[Extract to read]
Bannon: Trump Greatest Orator Since William Jennings Bryan

   Uh...I'm trying to think of a way to make "crucified on a cross of stupid" work out to be even vaguely apt...but it's just not going to work.
   Anyway, Bannon's "darkness" point is hard to make out, but it's almost certainly not what CNN seems to be trying to make it mean. It's something like: when people who are confused think that you're the bad guys, that's ok. Liberals will try to twist this into: Bwahahahaha eeeevil is good!
   Anyway: you have got to be stupid on stupid to think that Trump is anything other than pathetic as an "orator." In fact, you've got to be utterly out of touch with reality to think that he's an orator at all. You've got to meet certain minimal standards of non-shittiness to even be called an orator. Trump is a guy who talks in front of groups. He is not, and will never be, an orator, great or otherwise.
   As for non-oratorical comparisons between Trump and Bryan...well, I have no idea how to sort all that out.
   Jesus. Trump is going to be President.
   Somebody just f*cking shoot me.

Trump Is An Argument For Limited Government

That is all.

George Will: Higher Education Is Awash With Hysteria; That Might Have Helped Elect Trump

IMO every single thing in this is right.
First:
   Academia is descending into PC madness.
   My own school, which has seemed to be more-or-less immune to this bullshit, has gone a little nuts since the election. Members of the shadow administration have organized hug-ins (note: not the official name) in the wake of the election. Major parts of the institution have declared themselves "safe spaces," with specific reference to current events and suggestions that there may be some unspecified danger to individuals in the usual range of "valorized" (to us a favored paleo-PC term) groups. One committee has used a list of rumored incidents (including: "students crying in class." I'm not kidding.) to justify its long-standing demand for an expensive, external "campus climate" survey. (Note: we did our own just last year.) Trump is not named by name, but to call the references to his election thinly-veiled would be to exaggerate their substantiality.
Second:
   There's a decent chance that this contributed to Trump's win.
   PC is a real problem. It's a problem in a lot of places, but it's most powerful in academia. In fact, academia is the source of the madness. Trump explicitly made opposition to PC a major part of his platform. It's downright bizarre to deny the plausibility of the hypothesis that PC helped Trump win. If we're ever going to take informal political hypotheses seriously, then we should take this one seriously. And everybody at the level of bloggy discussions takes informal political hypotheses seriously. To suddenly pretend that our standards are higher and we can't even consider any such explanation until it's thoroughly tested by the poli sci department would be ad hoc, inconsistent and dishonest.

[Data segment]

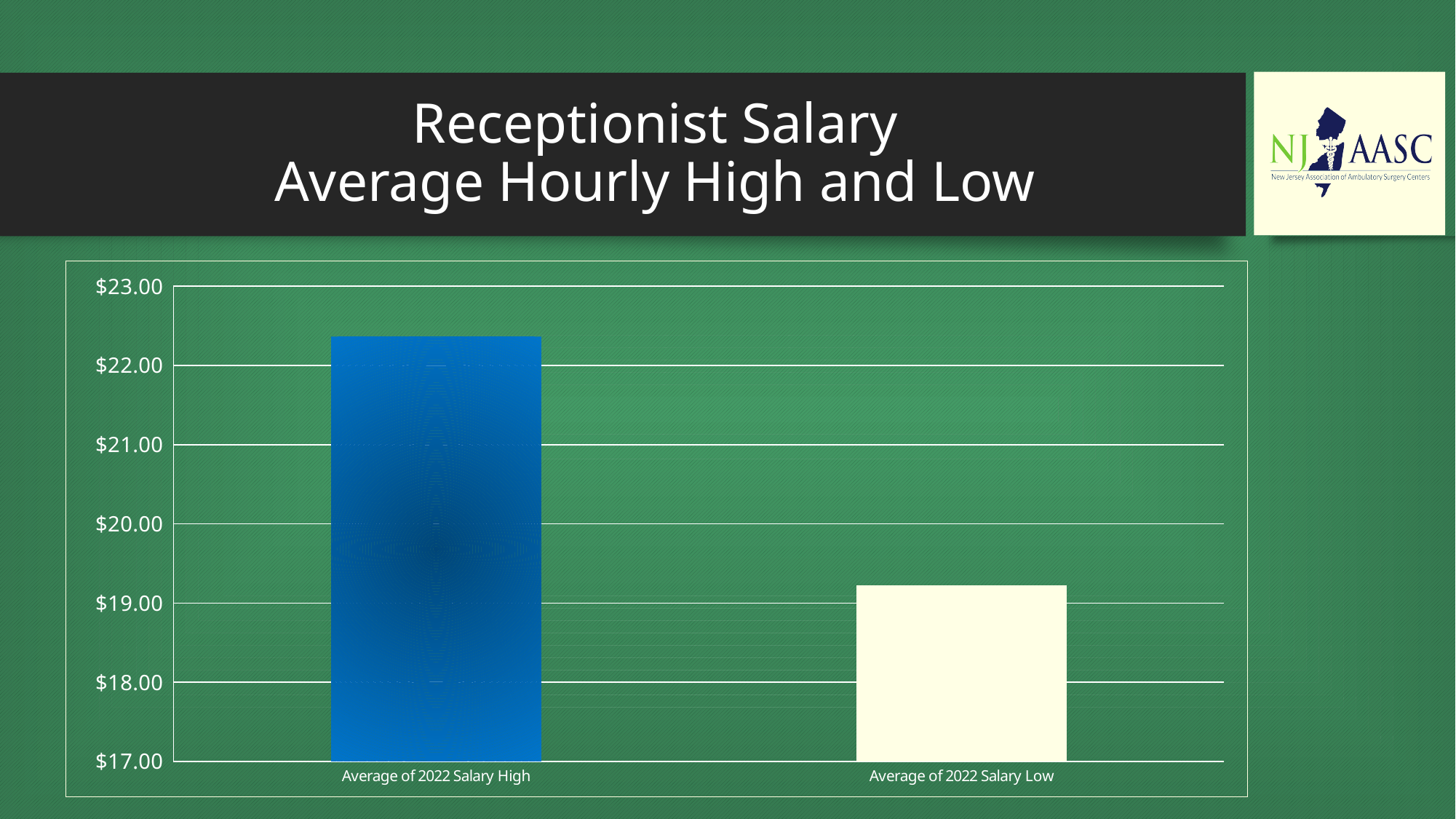
What is the lowest value shown on the vertical axis? $17.00 Is the value for Average of 2022 Salary High greater or less than $23.00? less How many bars are plotted in the chart? 2 Is the value for Average of 2022 Salary Low greater or less than $20.00? less Is the value for Average of 2022 Salary Low greater or less than $19.00? greater Which category has the highest value? Average of 2022 Salary High What is the title of the slide containing the chart? Receptionist Salary Average Hourly High and Low Which is larger, the value for Average of 2022 Salary High or Average of 2022 Salary Low? Average of 2022 Salary High What kind of chart is shown on the slide? bar chart Which category has the lowest value? Average of 2022 Salary Low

[List of tasks]
**1)** In the blog posts about Trump, what list did one committee use to justify its demand for an external "campus climate" survey?
**2)** Carry on the blog posts about Trump from the point where they stop.

[Outputs for the tasks]
**1)** It used a list of rumored incidents, including "students crying in class."

**2)**
   I'm not in any way wedded to the hypothesis. I'm interested in getting people to understand how insane PC is, and interested in getting people to oppose it. I'm not committed to the hypothesis that PC and opposition thereto is a major force in American politics. I don't know whether it is or not. But I suspect that it is. It'd be pretty weird if it weren't, given what people are openly saying. I mean, denying that PC was a factor in the election would, I think, be rather like denying that illegal immigration was a factor. When a candidate says I'm really, really against x, and his supporters say We're for him because he's really, really against x...well, I think the burden of proof is on those who want to deny that x was a factor in the election.
   Finally, Trump, like the rest of the right, tends to paint everyone and every policy to their left as politically correct. That is, their conception of PC tends to be overly broad. We run into similar problems all the time. I don't see much of a reason to fret about that more with respect to "PC" than anything else. So: yes of course it's an imperfect bit of terminology. How could it not be, realistically speaking. So what? 'Twill serve.

(h/t the redneck raconteur)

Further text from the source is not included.